# [Extrait du texte]
# # # #

L’infraction consiste dans ce fait matériel de publication, accompagné d’une intention coupable le plus souvent présumée (V. E. Dreyer, Responsabilités civile et pénale des médias : LexisNexis, coll. Droit & professionnels, 3e éd. 2012, n° 402 s.). La question de la juridiction compétente est aussi importante pour réprimer cette infraction, notamment lorsqu’elle est commise entre agent d’État ou fonctionnaires.

L’originalité de la juridiction administrative française tient essentiellement à trois éléments que l’on ne trouve que rarement réunis dans les systèmes juridiques étrangers.

Le premier est marqué par la séparation absolue qui existe entre les deux ordres de juridiction, chacun ayant à son sommet une cour suprême qui lui est propre : la Cour de cassation pour l’ordre judiciaire, le Conseil d’État pour l’ordre administratif.

La seconde originalité de la juridiction administrative française tient à sa composition : elle est faite de magistrats ayant en même temps la qualité de fonctionnaires. Le recrutement et le statut de ces magistrats, parfois qualifiés d’administrateurs-juges, sont entièrement distincts de ceux qui régissent les magistrats de l’ordre judiciaire.

On peut enfin relever l’étendue de la compétence de la juridiction administrative française, appelée à connaître de l’essentiel du contentieux né de l’action administrative. Il lui appartient ainsi de statuer, comme ses homologues des autres pays, sur les recours tendant à l’annulation des décisions de la puissance publique.

Mais elle est également compétente pour se prononcer sur des litiges pécuniaires tels que ceux qui mettent en cause la responsabilité de l’administration ou qui découlent des contrats passés par celle-ci, alors que ces matières relèvent le plus souvent des juridictions judiciaires dans les pays qui connaissent un système de dualité de juridiction.

En outre, selon l’article R. 312-12 « Tous les litiges d’ordre individuel, y compris notamment ceux relatifs aux questions pécuniaires, intéressant les fonctionnaires ou agents de l’État et des autres personnes ou collectivités publics, ainsi que les agents ou employés de la Banque de France, relèvent du tribunal administratif dans le ressort duquel se trouve le lieu d’affectation du fonctionnaire ou agent que la décision attaquée concerne ». (2)

Pour le Conseil d’État, en matière de fonction publique, les juridictions de l’ordre administratif sont compétentes pour connaître des litiges portant sur les actes qui présentent un caractère réglementaire, ainsi que sur certains actes individuels ou collectifs.

# # # #

# [Données]
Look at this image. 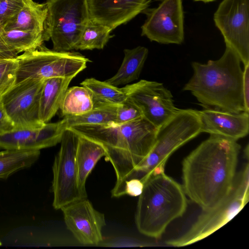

# # # #

# [Objectifs]
**1)** D'après le texte sur la juridiction administrative française, quelle cour suprême se trouve au sommet de l'ordre administratif ?
**2)** Reprenez le texte sur la juridiction administrative française après sa dernière phrase et poursuivez-le, s'il vous plaît.

# [Réponses]
**1)** Le Conseil d'État.

**2)**
C’est ce qu’a estimé la Cour d’appel de Paris dans un arrêt du 16 septembre 2021 estimant que les faits reprochés sont intervenus dans le cadre de l’exercice de leurs fonctions et ne sont pas détachables d’elles, d’autant que les propos n’ont pas été exprimés dans un cadre privé. Il s’agit bien d’un litige entre fonctionnaires dans le cadre de leurs travaux et l’ordre administratif est donc seul compétent.

Un directeur de recherche au CNRS avait fait citer devant le tribunal de police de Paris dix collègues chercheurs pour diffamation non publique, leur reprochant l’envoi d’un email à plusieurs membres de la section XVI du Conseil national des universités dans lequel ils l’accusaient notamment d’utiliser sa figure d’autorité pour se moquer de la clinique freudienne et d’avoir adopté des « comportements anétiques et anti-déontologiques ».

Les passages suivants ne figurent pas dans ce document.